▶ **Work to be completed**:
Pictures do not belong in the copy, so please give every entry below again exactly.

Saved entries
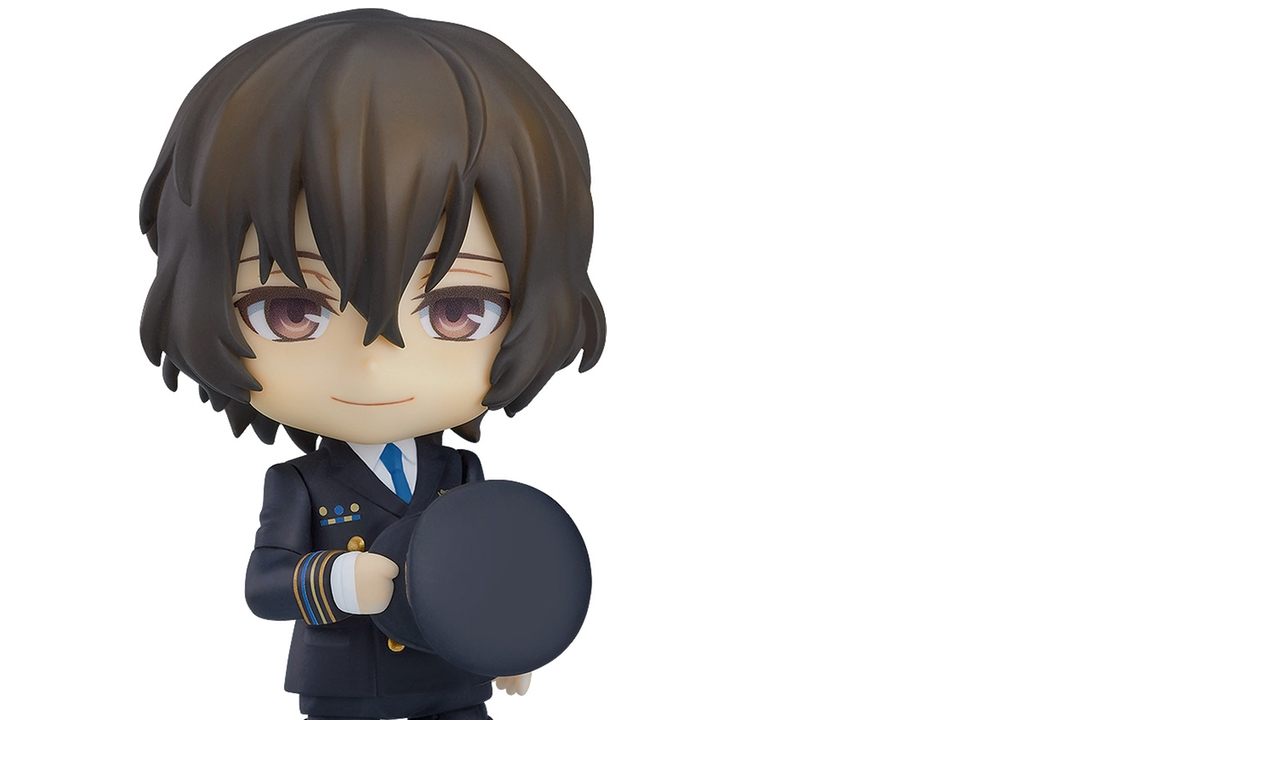

--- FILE ---
content_type: text/html;charset=UTF-8
request_url: https://goodsmileshop.com/ja/%E3%82%AB%E3%83%86%E3%82%B4%E3%83%AA%E3%83%BC%E3%83%AB%E3%83%BC%E3%83%88/%E5%9C%A8%E5%BA%AB%E8%B2%A9%E5%A3%B2%E5%95%86%E5%93%81/%E3%81%AD%E3%82%93%E3%81%A9%E3%82%8D%E3%81%84%E3%81%A9-%E5%A4%AA%E5%AE%B0%E6%B2%BB-%E3%83%B1%E3%82%A2%E3%83%9D%E3%83%BC%E3%83%88Ver-/p/OR_JP_00430/zoomImages
body_size: 1457
content:
<div class="productImage">
	
	<div class="productImagePrimary">
		<div class="zoomImagePrimary">
				<img src="/medias/sys_master/images/images/hc6/h6f/9192007172126.jpg"  alt="ねんどろいど 太宰治 ヱアポートVer." title="ねんどろいど 太宰治 ヱアポートVer."/>
			</div>



<botton class="btn  pull-left"  id="primaryZoomImagePrevBtn" style="margin-top:-450px;padding-left:50px;">
<svg width="40px" height="40px" viewBox="0 0 40 40">
<filter filterUnits="objectBoundingBox" x="0.00" y="0.00" width="100.00" height="100.00" id="filter0">
<feFlood flood-color="rgb(255,255,255)" result="coFloodOut1"/>
<feComposite in="coFloodOut1" in2="SourceAlpha" operator="in" result="coOverlay1"/>
<feBlend in="coOverlay1" in2="SourceGraphic" mode="normal" result="colorOverlay1"/>
</filter>
<rect x="0" y="0" width="40" height="40" rx="5" fill="rgb(0,0,0)" opacity="0.50"/><image x="12" y="11" width="13" height="19" filter="url(#filter0)" xlink:href="[data-uri]" /></svg>
</botton>
<botton class="btn  pull-right"  id="primaryZoomImageNextBtn" style="margin-top:-450px;padding-right:50px;">
<svg width="40px" height="40px" viewBox="0 0 40 40">
<filter filterUnits="objectBoundingBox" x="0.00" y="0.00" width="100.00" height="100.00" id="filter0">
<feFlood flood-color="rgb(255,255,255)" result="coFloodOut1"/>
<feComposite in="coFloodOut1" in2="SourceAlpha" operator="in" result="coOverlay1"/>
<feBlend in="coOverlay1" in2="SourceGraphic" mode="normal" result="colorOverlay1"/>
</filter>
<rect x="0" y="0" width="40" height="40" rx="5" fill="rgb(0,0,0)" opacity="0.50"/><image x="14" y="11" width="12" height
="19" filter="url(#filter0)" xlink:href="[data-uri]
LGPC/xhBQAAACBjSFJNAAB6JgAAgIQAAPoAAACA6AAAdTAAAOpgAAA6mAAAF3CculE8AAAAAmJLR0QA/4ePzL8AAABNSURBVBjTzcuxEYAgEETRHzlWQHR9U
JO9WBZdQEQHVLAEagBcjhv+NwsAhuHMKJSVTjJCHl3oXxRmul9KY440hGjEzfmgevl7OPmhJXeGAUUdwXeGMQAAACV0RVh0ZGF0ZTpjcmVhdGUAMjAxNi0wNC0yNVQwNTowMjoxNiswMDowMPklE/YAAAAldEVYdGRhdGU6bW9kaWZ5ADIwMTYtMDQtMjVUMDU6MDI6MTYrMDA6MDCIeKtKAAAAAElFTkSuQmCC" /></svg>
</botton>




		</div>

	<div class="productImageGallery">
		<div class="zoomImageGallery">
			<div class="scroller">
				
						<ul class="jcarousel-skin">
							<li>
									<span class="thumb">
											<img class="thumbImag" src="/medias/sys_master/images/images/h07/ha0/9192006909982.jpg" data-zoomurl="/medias/sys_master/images/images/hc6/h6f/9192007172126.jpg" alt="ねんどろいど 太宰治 ヱアポートVer." title="ねんどろいど 太宰治 ヱアポートVer.">
									</span>
								</li>
							<li>
									<span class="thumb">
											<img class="thumbImag" src="/medias/sys_master/images/images/hc0/hac/9192007565342.jpg" data-zoomurl="/medias/sys_master/images/images/h3d/h82/9192007827486.jpg" alt="ねんどろいど 太宰治 ヱアポートVer." title="ねんどろいど 太宰治 ヱアポートVer.">
									</span>
								</li>
							<li>
									<span class="thumb">
											<img class="thumbImag" src="/medias/sys_master/images/images/h14/h54/9192008220702.jpg" data-zoomurl="/medias/sys_master/images/images/haf/h87/9192008482846.jpg" alt="ねんどろいど 太宰治 ヱアポートVer." title="ねんどろいど 太宰治 ヱアポートVer.">
									</span>
								</li>
							<li>
									<span class="thumb">
											<img class="thumbImag" src="/medias/sys_master/images/images/h7a/hf8/9192008876062.jpg" data-zoomurl="/medias/sys_master/images/images/h30/h83/9192009138206.jpg" alt="ねんどろいど 太宰治 ヱアポートVer." title="ねんどろいど 太宰治 ヱアポートVer.">
									</span>
								</li>
							<li>
									<span class="thumb">
											<img class="thumbImag" src="/medias/sys_master/images/images/hd8/hae/9192009531422.jpg" data-zoomurl="/medias/sys_master/images/images/hea/h2c/9192009793566.jpg" alt="ねんどろいど 太宰治 ヱアポートVer." title="ねんどろいど 太宰治 ヱアポートVer.">
									</span>
								</li>
							<li>
									<span class="thumb">
											<img class="thumbImag" src="/medias/sys_master/images/images/h81/h71/9192010186782.jpg" data-zoomurl="/medias/sys_master/images/images/hd4/h17/9192010448926.jpg" alt="ねんどろいど 太宰治 ヱアポートVer." title="ねんどろいど 太宰治 ヱアポートVer.">
									</span>
								</li>
							</ul>
				
				</div>
			</div>
	</div>

</div>



▶ **Output below**:
--- FILE ---
content_type: text/html;charset=UTF-8
request_url: https://goodsmileshop.com/ja/%E3%82%AB%E3%83%86%E3%82%B4%E3%83%AA%E3%83%BC%E3%83%AB%E3%83%BC%E3%83%88/%E5%9C%A8%E5%BA%AB%E8%B2%A9%E5%A3%B2%E5%95%86%E5%93%81/%E3%81%AD%E3%82%93%E3%81%A9%E3%82%8D%E3%81%84%E3%81%A9-%E5%A4%AA%E5%AE%B0%E6%B2%BB-%E3%83%B1%E3%82%A2%E3%83%9D%E3%83%BC%E3%83%88Ver-/p/OR_JP_00430/zoomImages
body_size: 1457
content:
<div class="productImage">
	
	<div class="productImagePrimary">
		<div class="zoomImagePrimary">
				<img src="/medias/sys_master/images/images/hc6/h6f/9192007172126.jpg"  alt="ねんどろいど 太宰治 ヱアポートVer." title="ねんどろいど 太宰治 ヱアポートVer."/>
			</div>



<botton class="btn  pull-left"  id="primaryZoomImagePrevBtn" style="margin-top:-450px;padding-left:50px;">
<svg width="40px" height="40px" viewBox="0 0 40 40">
<filter filterUnits="objectBoundingBox" x="0.00" y="0.00" width="100.00" height="100.00" id="filter0">
<feFlood flood-color="rgb(255,255,255)" result="coFloodOut1"/>
<feComposite in="coFloodOut1" in2="SourceAlpha" operator="in" result="coOverlay1"/>
<feBlend in="coOverlay1" in2="SourceGraphic" mode="normal" result="colorOverlay1"/>
</filter>
<rect x="0" y="0" width="40" height="40" rx="5" fill="rgb(0,0,0)" opacity="0.50"/><image x="12" y="11" width="13" height="19" filter="url(#filter0)" xlink:href="[data-uri]" /></svg>
</botton>
<botton class="btn  pull-right"  id="primaryZoomImageNextBtn" style="margin-top:-450px;padding-right:50px;">
<svg width="40px" height="40px" viewBox="0 0 40 40">
<filter filterUnits="objectBoundingBox" x="0.00" y="0.00" width="100.00" height="100.00" id="filter0">
<feFlood flood-color="rgb(255,255,255)" result="coFloodOut1"/>
<feComposite in="coFloodOut1" in2="SourceAlpha" operator="in" result="coOverlay1"/>
<feBlend in="coOverlay1" in2="SourceGraphic" mode="normal" result="colorOverlay1"/>
</filter>
<rect x="0" y="0" width="40" height="40" rx="5" fill="rgb(0,0,0)" opacity="0.50"/><image x="14" y="11" width="12" height
="19" filter="url(#filter0)" xlink:href="[data-uri]
LGPC/xhBQAAACBjSFJNAAB6JgAAgIQAAPoAAACA6AAAdTAAAOpgAAA6mAAAF3CculE8AAAAAmJLR0QA/4ePzL8AAABNSURBVBjTzcuxEYAgEETRHzlWQHR9U
JO9WBZdQEQHVLAEagBcjhv+NwsAhuHMKJSVTjJCHl3oXxRmul9KY440hGjEzfmgevl7OPmhJXeGAUUdwXeGMQAAACV0RVh0ZGF0ZTpjcmVhdGUAMjAxNi0wNC0yNVQwNTowMjoxNiswMDowMPklE/YAAAAldEVYdGRhdGU6bW9kaWZ5ADIwMTYtMDQtMjVUMDU6MDI6MTYrMDA6MDCIeKtKAAAAAElFTkSuQmCC" /></svg>
</botton>




		</div>

	<div class="productImageGallery">
		<div class="zoomImageGallery">
			<div class="scroller">
				
						<ul class="jcarousel-skin">
							<li>
									<span class="thumb">
											<img class="thumbImag" src="/medias/sys_master/images/images/h07/ha0/9192006909982.jpg" data-zoomurl="/medias/sys_master/images/images/hc6/h6f/9192007172126.jpg" alt="ねんどろいど 太宰治 ヱアポートVer." title="ねんどろいど 太宰治 ヱアポートVer.">
									</span>
								</li>
							<li>
									<span class="thumb">
											<img class="thumbImag" src="/medias/sys_master/images/images/hc0/hac/9192007565342.jpg" data-zoomurl="/medias/sys_master/images/images/h3d/h82/9192007827486.jpg" alt="ねんどろいど 太宰治 ヱアポートVer." title="ねんどろいど 太宰治 ヱアポートVer.">
									</span>
								</li>
							<li>
									<span class="thumb">
											<img class="thumbImag" src="/medias/sys_master/images/images/h14/h54/9192008220702.jpg" data-zoomurl="/medias/sys_master/images/images/haf/h87/9192008482846.jpg" alt="ねんどろいど 太宰治 ヱアポートVer." title="ねんどろいど 太宰治 ヱアポートVer.">
									</span>
								</li>
							<li>
									<span class="thumb">
											<img class="thumbImag" src="/medias/sys_master/images/images/h7a/hf8/9192008876062.jpg" data-zoomurl="/medias/sys_master/images/images/h30/h83/9192009138206.jpg" alt="ねんどろいど 太宰治 ヱアポートVer." title="ねんどろいど 太宰治 ヱアポートVer.">
									</span>
								</li>
							<li>
									<span class="thumb">
											<img class="thumbImag" src="/medias/sys_master/images/images/hd8/hae/9192009531422.jpg" data-zoomurl="/medias/sys_master/images/images/hea/h2c/9192009793566.jpg" alt="ねんどろいど 太宰治 ヱアポートVer." title="ねんどろいど 太宰治 ヱアポートVer.">
									</span>
								</li>
							<li>
									<span class="thumb">
											<img class="thumbImag" src="/medias/sys_master/images/images/h81/h71/9192010186782.jpg" data-zoomurl="/medias/sys_master/images/images/hd4/h17/9192010448926.jpg" alt="ねんどろいど 太宰治 ヱアポートVer." title="ねんどろいど 太宰治 ヱアポートVer.">
									</span>
								</li>
							</ul>
				
				</div>
			</div>
	</div>

</div>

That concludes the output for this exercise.